» **Goal of the exercise**: Copy every one of the records below word for word, leaving each line unchanged.

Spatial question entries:

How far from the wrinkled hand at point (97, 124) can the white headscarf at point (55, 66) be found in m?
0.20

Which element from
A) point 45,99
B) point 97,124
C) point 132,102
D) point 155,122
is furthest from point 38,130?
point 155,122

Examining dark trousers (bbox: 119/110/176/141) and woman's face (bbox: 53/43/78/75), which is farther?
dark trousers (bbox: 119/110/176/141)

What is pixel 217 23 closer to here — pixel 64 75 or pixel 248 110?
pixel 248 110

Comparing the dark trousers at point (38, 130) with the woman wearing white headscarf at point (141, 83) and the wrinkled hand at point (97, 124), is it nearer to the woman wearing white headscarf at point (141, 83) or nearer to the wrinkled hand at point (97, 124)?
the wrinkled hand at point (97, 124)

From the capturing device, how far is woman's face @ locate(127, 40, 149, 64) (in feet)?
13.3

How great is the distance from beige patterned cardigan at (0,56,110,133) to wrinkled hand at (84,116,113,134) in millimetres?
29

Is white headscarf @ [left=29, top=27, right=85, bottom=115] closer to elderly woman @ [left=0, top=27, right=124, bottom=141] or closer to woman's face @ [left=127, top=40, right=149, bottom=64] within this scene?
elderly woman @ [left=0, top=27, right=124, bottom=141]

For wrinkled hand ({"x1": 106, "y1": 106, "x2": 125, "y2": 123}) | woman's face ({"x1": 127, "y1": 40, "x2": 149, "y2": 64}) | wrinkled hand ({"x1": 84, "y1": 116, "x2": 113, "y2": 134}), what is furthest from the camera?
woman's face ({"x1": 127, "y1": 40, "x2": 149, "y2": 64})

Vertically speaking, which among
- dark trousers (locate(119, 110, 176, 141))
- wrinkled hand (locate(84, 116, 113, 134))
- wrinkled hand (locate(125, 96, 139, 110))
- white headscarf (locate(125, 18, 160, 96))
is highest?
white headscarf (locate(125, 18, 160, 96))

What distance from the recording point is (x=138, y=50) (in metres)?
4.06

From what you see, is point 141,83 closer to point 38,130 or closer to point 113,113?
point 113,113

» **Result of this task**:
How far from the wrinkled hand at point (97, 124) can the white headscarf at point (55, 66) be found in m?
0.20

Which element from
A) point 45,99
B) point 97,124
C) point 132,102
D) point 155,122
is furthest from point 38,130?
point 155,122

Examining dark trousers (bbox: 119/110/176/141) and woman's face (bbox: 53/43/78/75), which is farther?
dark trousers (bbox: 119/110/176/141)

What is pixel 217 23 closer to here — pixel 64 75 or pixel 248 110?
pixel 248 110

Comparing the dark trousers at point (38, 130) with the woman wearing white headscarf at point (141, 83) and the wrinkled hand at point (97, 124), is it nearer to the woman wearing white headscarf at point (141, 83) or nearer to the wrinkled hand at point (97, 124)?
the wrinkled hand at point (97, 124)

From the capturing device, how far is woman's face @ locate(127, 40, 149, 64) (in feet)?
13.3

How great is the distance from beige patterned cardigan at (0,56,110,133) to wrinkled hand at (84,116,113,134) in millimetres?
29

Is white headscarf @ [left=29, top=27, right=85, bottom=115] closer to elderly woman @ [left=0, top=27, right=124, bottom=141] or closer to woman's face @ [left=127, top=40, right=149, bottom=64] within this scene?
elderly woman @ [left=0, top=27, right=124, bottom=141]

For wrinkled hand ({"x1": 106, "y1": 106, "x2": 125, "y2": 123}) | woman's face ({"x1": 127, "y1": 40, "x2": 149, "y2": 64}) | wrinkled hand ({"x1": 84, "y1": 116, "x2": 113, "y2": 134}), what is furthest from the camera?
woman's face ({"x1": 127, "y1": 40, "x2": 149, "y2": 64})

Vertically speaking, which among
- dark trousers (locate(119, 110, 176, 141))
- wrinkled hand (locate(84, 116, 113, 134))
- wrinkled hand (locate(125, 96, 139, 110))
- white headscarf (locate(125, 18, 160, 96))
is highest?
white headscarf (locate(125, 18, 160, 96))

What distance from the recording point is (x=138, y=50) (in metres)?
4.06

From what you see, is point 141,83 closer to point 38,130 or closer to point 113,113?
point 113,113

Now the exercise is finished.